Task prompt
In the text on unemployment statistics, what reason does it give for comparing work rates among prime-age men between 1969 and 2016?

Exercise passage
___

Not long ago the New York Times reported some good news about the unemployment situation in the United States. In an article titled, "President Obama is Handing a Strong Economy to His Successor," reporter Patricia Cohen trumpeted that 178,000 private sector jobs had been added in November 2016 and that the unemployment rate had dropped from 4.9 percent to 4.6 percent. Ms. Cohen did not report, however, how the unemployment rate is calculated. Who is counted as unemployed? Who is counted as employed? Who is not counted at all in the monthly unemployment statistics?

According to the Bureau of Labor Statistics (BLS), people who have no job and are not looking for one are not counted in the labor force. They're considered neither employed nor unemployed. There is also a category of people who are labeled by the BLS as "discouraged workers." It includes people who believe there is no job available for them and they are also excluded from the labor force data. When one considers the fuzzy math included in government unemployment statistics, it brings to mind Benjamin Disreali's lament about lies, damned lies, and statistics.

Another data set ignored in optimistic reports of the "strong" economy is the dramatic increase in the number of people dependent on food stamps. The most recent data available show that more than 43.4 million people are on the food stamp rolls – a 40 percent increase over the last eight years. And the number of long-term unemployed grew by more than 700,000 over the same period. Neither statistic was included in the rosy New York Times article referenced above.

The journal National Affairs published some sobering statistics about American men of prime working age from a longer-term perspective.

Between 1969 and 2016, both comparable peak years in the business cycle, there has been a long-term decline in work by prime-age men, from 94.5% to 85%, and by young black men, from 76.3% to 53.2%.

___

(Collected data entries)
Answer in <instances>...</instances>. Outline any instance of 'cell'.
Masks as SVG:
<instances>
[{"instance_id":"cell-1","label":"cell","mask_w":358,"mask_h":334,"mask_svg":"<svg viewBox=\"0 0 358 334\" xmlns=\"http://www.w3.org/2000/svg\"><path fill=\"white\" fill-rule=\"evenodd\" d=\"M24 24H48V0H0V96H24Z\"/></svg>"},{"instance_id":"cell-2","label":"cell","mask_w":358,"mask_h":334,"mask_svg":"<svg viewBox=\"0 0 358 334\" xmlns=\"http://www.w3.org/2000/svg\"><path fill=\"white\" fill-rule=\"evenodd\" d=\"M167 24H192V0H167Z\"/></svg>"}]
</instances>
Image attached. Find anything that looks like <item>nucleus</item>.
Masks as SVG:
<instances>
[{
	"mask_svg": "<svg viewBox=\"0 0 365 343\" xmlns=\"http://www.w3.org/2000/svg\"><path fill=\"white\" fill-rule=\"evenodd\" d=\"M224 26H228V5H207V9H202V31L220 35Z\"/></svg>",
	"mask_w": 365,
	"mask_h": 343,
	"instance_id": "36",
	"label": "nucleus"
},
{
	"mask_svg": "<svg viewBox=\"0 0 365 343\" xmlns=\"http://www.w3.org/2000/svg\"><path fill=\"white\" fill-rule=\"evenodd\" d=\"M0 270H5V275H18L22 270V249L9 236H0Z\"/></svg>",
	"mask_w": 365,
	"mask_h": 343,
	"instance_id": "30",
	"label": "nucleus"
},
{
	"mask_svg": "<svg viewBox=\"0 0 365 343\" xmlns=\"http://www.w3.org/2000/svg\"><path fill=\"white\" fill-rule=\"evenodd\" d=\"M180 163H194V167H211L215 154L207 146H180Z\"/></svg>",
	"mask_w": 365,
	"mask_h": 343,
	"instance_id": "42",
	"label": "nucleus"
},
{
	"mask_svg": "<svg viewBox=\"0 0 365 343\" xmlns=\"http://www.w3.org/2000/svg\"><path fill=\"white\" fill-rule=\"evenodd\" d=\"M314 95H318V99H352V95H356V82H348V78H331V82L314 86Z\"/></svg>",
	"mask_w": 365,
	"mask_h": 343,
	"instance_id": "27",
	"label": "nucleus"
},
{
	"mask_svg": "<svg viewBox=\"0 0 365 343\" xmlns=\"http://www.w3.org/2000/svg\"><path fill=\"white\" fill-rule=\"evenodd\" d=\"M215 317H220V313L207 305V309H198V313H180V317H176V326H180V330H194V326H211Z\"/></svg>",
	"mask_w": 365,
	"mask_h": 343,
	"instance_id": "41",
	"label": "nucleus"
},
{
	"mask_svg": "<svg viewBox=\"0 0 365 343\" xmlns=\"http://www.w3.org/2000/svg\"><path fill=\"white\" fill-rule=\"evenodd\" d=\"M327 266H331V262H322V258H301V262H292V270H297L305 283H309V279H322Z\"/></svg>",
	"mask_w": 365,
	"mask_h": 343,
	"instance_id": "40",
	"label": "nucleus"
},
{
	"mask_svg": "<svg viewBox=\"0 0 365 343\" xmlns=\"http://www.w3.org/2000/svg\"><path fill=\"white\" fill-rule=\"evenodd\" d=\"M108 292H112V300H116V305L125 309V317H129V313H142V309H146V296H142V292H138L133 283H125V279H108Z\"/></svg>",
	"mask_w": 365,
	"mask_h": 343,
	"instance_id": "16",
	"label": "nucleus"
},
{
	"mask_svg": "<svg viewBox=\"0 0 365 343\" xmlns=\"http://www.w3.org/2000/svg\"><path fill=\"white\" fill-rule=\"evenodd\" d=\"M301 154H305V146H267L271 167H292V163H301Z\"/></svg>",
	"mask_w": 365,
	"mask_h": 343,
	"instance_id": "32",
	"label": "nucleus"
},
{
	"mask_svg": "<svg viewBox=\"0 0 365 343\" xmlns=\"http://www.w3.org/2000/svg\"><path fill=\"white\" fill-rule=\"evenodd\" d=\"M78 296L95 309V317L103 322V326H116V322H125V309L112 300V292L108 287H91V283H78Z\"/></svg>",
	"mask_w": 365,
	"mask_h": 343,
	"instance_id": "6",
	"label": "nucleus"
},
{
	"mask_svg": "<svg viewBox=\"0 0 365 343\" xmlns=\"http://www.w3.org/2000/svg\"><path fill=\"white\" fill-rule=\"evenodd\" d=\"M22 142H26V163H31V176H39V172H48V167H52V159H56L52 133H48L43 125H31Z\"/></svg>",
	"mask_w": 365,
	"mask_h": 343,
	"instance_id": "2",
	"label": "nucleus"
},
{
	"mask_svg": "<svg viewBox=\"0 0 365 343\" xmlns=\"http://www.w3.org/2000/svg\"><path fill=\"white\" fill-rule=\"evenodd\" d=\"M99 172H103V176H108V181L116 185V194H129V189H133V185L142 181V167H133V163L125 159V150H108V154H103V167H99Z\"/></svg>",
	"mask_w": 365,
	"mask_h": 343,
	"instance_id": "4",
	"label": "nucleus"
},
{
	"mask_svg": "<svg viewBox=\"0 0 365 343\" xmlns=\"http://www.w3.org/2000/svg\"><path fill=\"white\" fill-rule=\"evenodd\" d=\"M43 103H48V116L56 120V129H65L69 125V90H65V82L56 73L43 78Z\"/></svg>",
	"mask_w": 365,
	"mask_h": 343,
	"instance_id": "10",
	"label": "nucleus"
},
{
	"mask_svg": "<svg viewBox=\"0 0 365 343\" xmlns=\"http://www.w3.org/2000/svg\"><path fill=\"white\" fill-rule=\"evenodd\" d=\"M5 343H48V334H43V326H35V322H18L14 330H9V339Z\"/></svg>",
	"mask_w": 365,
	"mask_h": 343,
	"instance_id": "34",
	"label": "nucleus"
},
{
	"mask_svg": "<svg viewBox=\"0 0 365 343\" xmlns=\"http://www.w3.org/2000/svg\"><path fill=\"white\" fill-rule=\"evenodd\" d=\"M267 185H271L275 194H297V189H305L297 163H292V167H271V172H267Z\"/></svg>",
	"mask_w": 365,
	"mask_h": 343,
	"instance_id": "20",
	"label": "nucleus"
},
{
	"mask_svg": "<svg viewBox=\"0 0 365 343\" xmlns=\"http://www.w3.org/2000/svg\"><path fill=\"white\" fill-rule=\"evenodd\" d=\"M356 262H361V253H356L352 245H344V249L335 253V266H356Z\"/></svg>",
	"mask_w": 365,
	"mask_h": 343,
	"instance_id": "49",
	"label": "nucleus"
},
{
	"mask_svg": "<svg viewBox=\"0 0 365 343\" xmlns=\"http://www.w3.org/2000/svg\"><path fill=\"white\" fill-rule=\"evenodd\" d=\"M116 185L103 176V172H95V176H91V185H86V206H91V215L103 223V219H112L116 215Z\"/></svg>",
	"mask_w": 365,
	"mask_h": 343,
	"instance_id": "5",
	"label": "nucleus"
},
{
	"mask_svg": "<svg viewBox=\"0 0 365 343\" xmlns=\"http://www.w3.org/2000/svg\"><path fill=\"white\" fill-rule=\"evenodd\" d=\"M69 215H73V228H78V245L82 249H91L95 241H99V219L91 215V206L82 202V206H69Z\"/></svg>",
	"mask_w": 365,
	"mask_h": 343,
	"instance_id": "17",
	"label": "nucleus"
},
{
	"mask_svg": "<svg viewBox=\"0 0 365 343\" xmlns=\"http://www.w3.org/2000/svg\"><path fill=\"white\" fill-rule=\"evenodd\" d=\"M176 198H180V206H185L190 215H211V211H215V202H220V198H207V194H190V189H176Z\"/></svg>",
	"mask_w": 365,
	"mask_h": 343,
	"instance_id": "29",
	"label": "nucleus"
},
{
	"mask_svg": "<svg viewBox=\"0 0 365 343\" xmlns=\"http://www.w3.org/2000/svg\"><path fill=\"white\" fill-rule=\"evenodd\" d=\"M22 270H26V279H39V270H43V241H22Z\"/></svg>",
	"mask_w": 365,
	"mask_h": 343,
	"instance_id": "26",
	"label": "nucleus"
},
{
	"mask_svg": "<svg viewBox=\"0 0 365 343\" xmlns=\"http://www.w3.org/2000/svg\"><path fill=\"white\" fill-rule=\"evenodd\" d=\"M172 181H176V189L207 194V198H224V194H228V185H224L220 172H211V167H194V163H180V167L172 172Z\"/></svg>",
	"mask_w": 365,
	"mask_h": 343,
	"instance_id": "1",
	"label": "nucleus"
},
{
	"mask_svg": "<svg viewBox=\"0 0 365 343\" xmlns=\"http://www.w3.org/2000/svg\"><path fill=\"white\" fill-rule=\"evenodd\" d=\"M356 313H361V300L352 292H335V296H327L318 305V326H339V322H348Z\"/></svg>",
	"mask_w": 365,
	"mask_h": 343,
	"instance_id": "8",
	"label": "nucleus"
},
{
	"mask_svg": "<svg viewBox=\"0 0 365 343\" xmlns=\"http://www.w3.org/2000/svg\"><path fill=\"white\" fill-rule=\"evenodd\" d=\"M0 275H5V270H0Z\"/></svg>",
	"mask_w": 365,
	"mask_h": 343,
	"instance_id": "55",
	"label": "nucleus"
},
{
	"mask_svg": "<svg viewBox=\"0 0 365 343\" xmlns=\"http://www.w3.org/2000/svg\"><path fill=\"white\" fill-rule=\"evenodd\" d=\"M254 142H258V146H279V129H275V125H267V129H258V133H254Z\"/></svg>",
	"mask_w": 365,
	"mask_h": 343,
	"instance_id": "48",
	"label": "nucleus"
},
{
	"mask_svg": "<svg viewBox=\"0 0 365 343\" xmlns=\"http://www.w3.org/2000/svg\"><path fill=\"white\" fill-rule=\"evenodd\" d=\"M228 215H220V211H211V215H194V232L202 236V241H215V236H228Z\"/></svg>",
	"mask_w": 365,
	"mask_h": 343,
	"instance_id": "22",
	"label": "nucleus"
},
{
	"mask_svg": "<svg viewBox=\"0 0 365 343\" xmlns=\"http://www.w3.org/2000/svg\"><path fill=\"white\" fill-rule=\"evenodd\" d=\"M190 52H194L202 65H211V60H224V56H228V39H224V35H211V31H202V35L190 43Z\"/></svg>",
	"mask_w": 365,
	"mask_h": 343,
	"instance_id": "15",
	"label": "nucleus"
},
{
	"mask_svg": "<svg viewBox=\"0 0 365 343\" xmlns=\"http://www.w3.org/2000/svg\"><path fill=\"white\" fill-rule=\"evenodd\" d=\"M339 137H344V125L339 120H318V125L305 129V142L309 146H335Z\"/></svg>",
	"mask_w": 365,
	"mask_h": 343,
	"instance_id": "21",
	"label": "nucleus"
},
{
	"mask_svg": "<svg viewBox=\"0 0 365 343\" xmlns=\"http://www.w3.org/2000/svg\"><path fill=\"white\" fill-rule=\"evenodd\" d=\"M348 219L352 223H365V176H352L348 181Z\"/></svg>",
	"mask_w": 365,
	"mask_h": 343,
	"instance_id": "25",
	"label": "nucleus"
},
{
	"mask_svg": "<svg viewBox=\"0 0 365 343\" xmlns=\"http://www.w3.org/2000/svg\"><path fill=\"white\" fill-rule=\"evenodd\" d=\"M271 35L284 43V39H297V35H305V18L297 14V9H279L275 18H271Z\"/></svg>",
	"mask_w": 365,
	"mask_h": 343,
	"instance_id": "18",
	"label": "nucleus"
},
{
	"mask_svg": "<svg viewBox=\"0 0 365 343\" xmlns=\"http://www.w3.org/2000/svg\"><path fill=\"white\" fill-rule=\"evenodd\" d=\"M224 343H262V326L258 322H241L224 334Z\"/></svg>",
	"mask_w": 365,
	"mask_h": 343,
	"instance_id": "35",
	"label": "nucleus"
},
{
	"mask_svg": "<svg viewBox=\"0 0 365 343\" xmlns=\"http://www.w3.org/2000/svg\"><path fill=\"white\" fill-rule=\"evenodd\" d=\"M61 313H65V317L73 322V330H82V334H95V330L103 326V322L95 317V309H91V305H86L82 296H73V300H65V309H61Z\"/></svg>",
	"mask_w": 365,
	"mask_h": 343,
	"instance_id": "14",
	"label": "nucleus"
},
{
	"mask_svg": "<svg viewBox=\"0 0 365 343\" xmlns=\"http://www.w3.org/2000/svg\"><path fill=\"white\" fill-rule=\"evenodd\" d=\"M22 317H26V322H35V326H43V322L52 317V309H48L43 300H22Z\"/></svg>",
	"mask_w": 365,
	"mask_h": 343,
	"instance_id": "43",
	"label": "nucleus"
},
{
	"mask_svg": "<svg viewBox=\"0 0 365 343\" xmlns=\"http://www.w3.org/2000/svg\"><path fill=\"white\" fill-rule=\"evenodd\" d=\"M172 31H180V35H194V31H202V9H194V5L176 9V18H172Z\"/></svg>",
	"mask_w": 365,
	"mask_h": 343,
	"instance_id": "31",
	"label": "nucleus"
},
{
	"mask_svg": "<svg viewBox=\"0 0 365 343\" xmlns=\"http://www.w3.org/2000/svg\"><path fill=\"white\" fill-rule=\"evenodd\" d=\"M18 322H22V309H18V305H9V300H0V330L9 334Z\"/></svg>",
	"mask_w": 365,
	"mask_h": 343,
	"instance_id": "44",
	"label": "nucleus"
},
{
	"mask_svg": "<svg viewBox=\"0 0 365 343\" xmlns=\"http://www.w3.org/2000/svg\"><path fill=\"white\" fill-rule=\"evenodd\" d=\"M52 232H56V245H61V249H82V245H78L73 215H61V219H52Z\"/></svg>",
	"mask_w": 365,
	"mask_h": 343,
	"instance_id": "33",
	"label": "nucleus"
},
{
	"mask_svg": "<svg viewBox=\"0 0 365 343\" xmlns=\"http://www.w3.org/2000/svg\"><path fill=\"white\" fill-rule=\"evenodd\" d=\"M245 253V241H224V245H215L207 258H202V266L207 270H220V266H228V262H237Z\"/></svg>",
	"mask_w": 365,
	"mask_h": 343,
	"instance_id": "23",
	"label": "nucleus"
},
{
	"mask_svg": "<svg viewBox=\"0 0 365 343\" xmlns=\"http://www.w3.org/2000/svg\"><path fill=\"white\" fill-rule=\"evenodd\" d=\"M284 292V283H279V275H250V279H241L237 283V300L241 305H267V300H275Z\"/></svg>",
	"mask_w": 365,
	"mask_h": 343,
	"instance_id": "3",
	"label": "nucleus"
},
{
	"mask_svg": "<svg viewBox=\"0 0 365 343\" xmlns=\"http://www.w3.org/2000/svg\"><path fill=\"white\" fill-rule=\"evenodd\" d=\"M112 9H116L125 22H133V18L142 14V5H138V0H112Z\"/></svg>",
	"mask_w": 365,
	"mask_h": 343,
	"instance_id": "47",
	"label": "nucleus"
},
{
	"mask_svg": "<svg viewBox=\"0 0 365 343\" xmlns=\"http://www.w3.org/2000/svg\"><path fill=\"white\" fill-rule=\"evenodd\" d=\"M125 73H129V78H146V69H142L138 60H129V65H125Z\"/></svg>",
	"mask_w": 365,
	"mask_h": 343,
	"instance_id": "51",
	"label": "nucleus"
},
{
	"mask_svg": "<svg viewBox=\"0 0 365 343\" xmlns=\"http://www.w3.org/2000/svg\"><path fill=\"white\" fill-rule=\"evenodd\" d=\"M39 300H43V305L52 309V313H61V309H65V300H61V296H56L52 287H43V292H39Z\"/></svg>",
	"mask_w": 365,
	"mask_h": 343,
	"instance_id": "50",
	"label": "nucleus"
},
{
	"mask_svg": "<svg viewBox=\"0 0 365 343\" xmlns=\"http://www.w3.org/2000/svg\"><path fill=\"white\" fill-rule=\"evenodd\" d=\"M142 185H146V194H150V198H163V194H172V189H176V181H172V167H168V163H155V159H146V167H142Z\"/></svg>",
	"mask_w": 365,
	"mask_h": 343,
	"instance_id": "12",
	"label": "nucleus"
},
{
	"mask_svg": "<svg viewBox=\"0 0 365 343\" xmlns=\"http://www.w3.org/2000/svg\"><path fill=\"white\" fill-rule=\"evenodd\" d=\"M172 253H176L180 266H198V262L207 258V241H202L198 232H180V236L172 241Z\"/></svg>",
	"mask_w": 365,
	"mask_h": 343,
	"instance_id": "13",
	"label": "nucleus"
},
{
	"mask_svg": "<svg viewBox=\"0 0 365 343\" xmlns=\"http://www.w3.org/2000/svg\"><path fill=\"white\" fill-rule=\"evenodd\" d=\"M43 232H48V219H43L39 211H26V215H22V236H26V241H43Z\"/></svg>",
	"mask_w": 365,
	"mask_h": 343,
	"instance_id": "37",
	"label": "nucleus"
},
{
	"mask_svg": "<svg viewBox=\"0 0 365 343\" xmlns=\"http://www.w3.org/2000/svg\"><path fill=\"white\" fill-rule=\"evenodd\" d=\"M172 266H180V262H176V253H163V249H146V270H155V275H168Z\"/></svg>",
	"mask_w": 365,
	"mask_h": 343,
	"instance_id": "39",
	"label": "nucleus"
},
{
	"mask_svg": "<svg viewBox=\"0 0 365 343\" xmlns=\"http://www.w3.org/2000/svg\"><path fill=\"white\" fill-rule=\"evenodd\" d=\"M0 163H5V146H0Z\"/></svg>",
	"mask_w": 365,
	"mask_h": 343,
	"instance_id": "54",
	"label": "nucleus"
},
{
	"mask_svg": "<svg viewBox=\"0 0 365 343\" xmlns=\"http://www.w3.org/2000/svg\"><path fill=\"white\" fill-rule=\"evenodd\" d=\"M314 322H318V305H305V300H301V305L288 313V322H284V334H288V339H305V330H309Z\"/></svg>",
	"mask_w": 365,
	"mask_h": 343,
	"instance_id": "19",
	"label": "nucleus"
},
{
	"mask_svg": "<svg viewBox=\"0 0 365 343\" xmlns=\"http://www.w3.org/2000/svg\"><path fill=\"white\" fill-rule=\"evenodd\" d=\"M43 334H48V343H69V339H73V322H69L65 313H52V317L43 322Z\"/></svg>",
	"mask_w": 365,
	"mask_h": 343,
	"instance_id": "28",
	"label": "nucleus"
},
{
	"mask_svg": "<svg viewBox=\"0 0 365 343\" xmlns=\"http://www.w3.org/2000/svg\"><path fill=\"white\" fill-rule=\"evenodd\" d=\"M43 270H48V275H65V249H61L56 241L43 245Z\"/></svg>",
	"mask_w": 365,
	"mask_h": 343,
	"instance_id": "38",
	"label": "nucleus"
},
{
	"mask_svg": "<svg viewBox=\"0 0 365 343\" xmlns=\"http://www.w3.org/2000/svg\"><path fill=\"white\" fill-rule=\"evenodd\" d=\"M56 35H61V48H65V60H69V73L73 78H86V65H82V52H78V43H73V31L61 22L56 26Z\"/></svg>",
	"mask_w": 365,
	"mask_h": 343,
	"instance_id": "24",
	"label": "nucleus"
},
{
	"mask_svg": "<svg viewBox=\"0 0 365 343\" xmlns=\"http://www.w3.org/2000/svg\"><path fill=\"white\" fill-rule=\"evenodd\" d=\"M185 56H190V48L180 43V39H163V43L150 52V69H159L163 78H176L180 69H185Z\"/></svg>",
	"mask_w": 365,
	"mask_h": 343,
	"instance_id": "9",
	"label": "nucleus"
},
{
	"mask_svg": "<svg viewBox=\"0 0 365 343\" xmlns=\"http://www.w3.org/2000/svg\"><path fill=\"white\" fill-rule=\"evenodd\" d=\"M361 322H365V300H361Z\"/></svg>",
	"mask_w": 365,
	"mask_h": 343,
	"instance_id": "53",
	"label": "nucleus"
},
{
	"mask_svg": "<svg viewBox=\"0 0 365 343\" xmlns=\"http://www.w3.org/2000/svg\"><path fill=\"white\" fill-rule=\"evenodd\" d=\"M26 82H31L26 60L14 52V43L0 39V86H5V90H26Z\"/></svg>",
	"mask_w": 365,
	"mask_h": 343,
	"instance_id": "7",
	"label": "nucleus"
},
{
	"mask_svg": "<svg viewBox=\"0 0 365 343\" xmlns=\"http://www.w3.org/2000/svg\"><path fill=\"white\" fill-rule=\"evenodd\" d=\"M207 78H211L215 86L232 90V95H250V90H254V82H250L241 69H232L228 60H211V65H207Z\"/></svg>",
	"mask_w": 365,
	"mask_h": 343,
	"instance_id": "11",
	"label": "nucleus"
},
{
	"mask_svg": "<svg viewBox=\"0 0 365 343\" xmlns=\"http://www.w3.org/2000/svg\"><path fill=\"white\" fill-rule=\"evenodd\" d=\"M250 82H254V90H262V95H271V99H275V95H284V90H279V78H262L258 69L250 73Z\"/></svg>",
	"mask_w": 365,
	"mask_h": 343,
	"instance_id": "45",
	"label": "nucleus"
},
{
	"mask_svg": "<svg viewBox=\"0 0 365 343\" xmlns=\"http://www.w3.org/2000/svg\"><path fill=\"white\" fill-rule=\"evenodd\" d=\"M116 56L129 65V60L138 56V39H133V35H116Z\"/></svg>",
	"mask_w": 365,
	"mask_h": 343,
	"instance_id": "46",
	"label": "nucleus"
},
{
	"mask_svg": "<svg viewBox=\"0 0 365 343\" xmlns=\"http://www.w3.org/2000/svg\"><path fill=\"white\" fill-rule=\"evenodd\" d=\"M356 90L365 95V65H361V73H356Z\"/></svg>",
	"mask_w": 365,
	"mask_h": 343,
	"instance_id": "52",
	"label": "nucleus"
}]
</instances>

___

Exercise output
Both years are comparable peak years in the business cycle.